**WHAT YOU SHOULD DO:** Locate the line containing "A: Sus scrofa (wild boar).", then please write out that line and all the lines below it in the entries exactly.

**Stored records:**
□ □ □ □ □ □ □
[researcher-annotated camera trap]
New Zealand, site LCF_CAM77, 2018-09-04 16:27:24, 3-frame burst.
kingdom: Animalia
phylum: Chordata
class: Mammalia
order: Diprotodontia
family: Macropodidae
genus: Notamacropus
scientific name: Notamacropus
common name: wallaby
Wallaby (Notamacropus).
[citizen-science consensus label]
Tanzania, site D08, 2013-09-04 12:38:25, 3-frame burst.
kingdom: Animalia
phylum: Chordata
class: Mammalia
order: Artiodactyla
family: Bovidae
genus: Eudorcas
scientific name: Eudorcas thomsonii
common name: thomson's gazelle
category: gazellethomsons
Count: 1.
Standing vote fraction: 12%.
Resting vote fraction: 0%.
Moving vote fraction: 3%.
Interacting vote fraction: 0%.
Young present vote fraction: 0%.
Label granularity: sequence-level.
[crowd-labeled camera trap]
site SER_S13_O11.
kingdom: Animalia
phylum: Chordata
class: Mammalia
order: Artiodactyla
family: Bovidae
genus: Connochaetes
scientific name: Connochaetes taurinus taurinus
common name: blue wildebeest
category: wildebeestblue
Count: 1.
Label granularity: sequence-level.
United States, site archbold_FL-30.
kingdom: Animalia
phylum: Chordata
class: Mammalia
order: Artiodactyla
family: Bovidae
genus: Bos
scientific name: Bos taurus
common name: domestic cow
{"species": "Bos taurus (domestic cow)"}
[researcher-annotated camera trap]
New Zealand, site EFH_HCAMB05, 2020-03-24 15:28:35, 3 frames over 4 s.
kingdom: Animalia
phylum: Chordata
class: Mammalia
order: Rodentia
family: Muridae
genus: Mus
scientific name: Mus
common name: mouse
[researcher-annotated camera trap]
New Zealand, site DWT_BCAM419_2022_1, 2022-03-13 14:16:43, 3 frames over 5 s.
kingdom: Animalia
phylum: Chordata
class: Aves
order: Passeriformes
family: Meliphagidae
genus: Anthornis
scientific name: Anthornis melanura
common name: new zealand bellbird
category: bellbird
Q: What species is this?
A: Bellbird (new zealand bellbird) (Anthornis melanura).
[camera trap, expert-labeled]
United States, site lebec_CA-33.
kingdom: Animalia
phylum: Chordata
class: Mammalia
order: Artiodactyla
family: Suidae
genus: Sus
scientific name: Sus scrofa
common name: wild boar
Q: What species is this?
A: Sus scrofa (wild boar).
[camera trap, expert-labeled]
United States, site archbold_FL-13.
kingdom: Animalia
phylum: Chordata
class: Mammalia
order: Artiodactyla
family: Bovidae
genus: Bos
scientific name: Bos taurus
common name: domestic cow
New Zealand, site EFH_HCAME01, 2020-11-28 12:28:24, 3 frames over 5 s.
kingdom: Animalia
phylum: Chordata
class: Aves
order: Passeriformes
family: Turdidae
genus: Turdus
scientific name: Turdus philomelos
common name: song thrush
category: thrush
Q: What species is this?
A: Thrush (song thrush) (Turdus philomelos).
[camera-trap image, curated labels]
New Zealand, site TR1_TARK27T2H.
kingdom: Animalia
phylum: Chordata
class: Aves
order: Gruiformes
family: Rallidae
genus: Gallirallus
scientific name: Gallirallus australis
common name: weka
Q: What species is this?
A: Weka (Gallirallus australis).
□ □ □ □ □ □ □
**RESULT FOR THIS EXERCISE:**
A: Sus scrofa (wild boar).
[camera trap, expert-labeled]
United States, site archbold_FL-13.
kingdom: Animalia
phylum: Chordata
class: Mammalia
order: Artiodactyla
family: Bovidae
genus: Bos
scientific name: Bos taurus
common name: domestic cow
New Zealand, site EFH_HCAME01, 2020-11-28 12:28:24, 3 frames over 5 s.
kingdom: Animalia
phylum: Chordata
class: Aves
order: Passeriformes
family: Turdidae
genus: Turdus
scientific name: Turdus philomelos
common name: song thrush
category: thrush
Q: What species is this?
A: Thrush (song thrush) (Turdus philomelos).
[camera-trap image, curated labels]
New Zealand, site TR1_TARK27T2H.
kingdom: Animalia
phylum: Chordata
class: Aves
order: Gruiformes
family: Rallidae
genus: Gallirallus
scientific name: Gallirallus australis
common name: weka
Q: What species is this?
A: Weka (Gallirallus australis).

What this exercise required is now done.